Animal Caregiver Lillian Morphew said all of the birds are fed fresh food daily, which can be a very long process, given the sheer number of birds.
Morphew, who has been working at the Oasis for almost three years, said she did research with birds when she was pursuing a degree in zoo and wildlife biology.
She said after she and her husband came out for an employment interview, they accepted the position right away because they could tell that everyone at the Oasis was genuinely focused on caring for the parrots.
“My favorite part about living here is really getting to know the birds. I build relationships with them.” Morphew said. “They’re very social animals and you get really connected to them; you become a part of the flock. Having the birds know who you are, as well as knowing what makes a bird smile or tick, is important because these birds have already been through enough,” she said.
“It’s a cruel thing to give away a bird, especially if it’s bonded with you,” added Haynes. “It’s like a death in their family, we have a lot of pluckers here because they can’t handle the stress of being re-homed.”

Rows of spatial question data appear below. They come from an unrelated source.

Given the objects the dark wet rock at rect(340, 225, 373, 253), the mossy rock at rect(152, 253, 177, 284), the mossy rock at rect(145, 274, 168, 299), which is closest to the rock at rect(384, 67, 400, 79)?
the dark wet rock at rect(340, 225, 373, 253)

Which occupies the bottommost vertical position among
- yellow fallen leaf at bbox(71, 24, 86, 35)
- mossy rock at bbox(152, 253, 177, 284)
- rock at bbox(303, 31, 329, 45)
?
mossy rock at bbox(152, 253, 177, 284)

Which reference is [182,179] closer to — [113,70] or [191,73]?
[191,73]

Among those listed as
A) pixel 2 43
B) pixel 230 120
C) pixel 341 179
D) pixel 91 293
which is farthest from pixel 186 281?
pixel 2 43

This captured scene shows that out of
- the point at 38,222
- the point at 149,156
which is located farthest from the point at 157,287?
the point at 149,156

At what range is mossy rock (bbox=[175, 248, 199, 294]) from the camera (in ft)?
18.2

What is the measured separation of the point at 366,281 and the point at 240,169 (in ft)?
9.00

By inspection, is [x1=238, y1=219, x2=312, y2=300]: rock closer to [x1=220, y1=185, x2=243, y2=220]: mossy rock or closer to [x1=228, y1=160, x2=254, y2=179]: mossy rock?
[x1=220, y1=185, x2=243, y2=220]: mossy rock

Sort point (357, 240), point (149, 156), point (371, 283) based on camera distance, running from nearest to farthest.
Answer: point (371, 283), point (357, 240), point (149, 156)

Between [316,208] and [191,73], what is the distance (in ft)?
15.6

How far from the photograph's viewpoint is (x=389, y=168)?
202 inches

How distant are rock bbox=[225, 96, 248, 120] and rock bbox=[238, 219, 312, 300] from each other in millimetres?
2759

Trumbule said many of the birds suffer from neurotic behaviors, such as plucking, manipulating and biting.
But there is no room right now to take more in. The Oasis is currently at capacity, she said — so aside from birds being accepted after deaths of Oasis donors, and some extreme emergency situations, it cannot accept any more birds until further notice.
She said the organization is currently only using 12 of the 72 acres it owns, and is working on expanding the oasis, hoping to eventually have the capacity to care for 1,700 birds.
She added that currently they also are facing troubles with not enough workers, because the Oasis provides housing for workers, and that’s full. This explains the push for more buildings.
Oasis Director of Development Lori Bell who has been involved with Oasis for close to 15 years, said the sanctuary is completely donor-funded, with no funding coming from government.
“It’s quite expensive to do what the Oasis Sanctuary does — everything from fee to veterinary car. All those expenses add up for almost 800 birds,” Bell said.
Rosales said back when he and his ex-girlfriend bought the parrots, he had some misgivings that perhaps birds shouldn’t be bought and face uncertain futures.
So he said he takes the opportunity when he can to dissuade people from buying a parrot, encouraging them to instead sponsor a bird or donate to a sanctuary.
Trumbule said the Oasis Sanctuary has a contingency plan for the future to continue operations and provide care. Not only do birds live a long time, but there will always be other parrots that need to be rescued.
Jim Jarchow, a veterinarian for over forty years, said that all most people need to do is research before taking in or buying a pet.
He said that while not all animals are meant to be pets, there still are many qualified owners at there who have done their research and know what they’re getting into with parrot ownership.
Angelica Padilla is one example of that. She has been a green-cheek conure owner for a little over a year. Her parrot PJ was originally a present her father gave her mother after the mother’s own parrot died.
Padilla and PJ have become extremely attached. She said she considers him a lifelong friend and intends to care for him he dies.
At the Oasis, the same determination is obvious. As its name says, it is a sanctuary.
“We provide an old-age home for birds that have no other options,” Haynes said as she cleaned some cages, while parrots chattered and chirped all around. “We do the best that we can here.”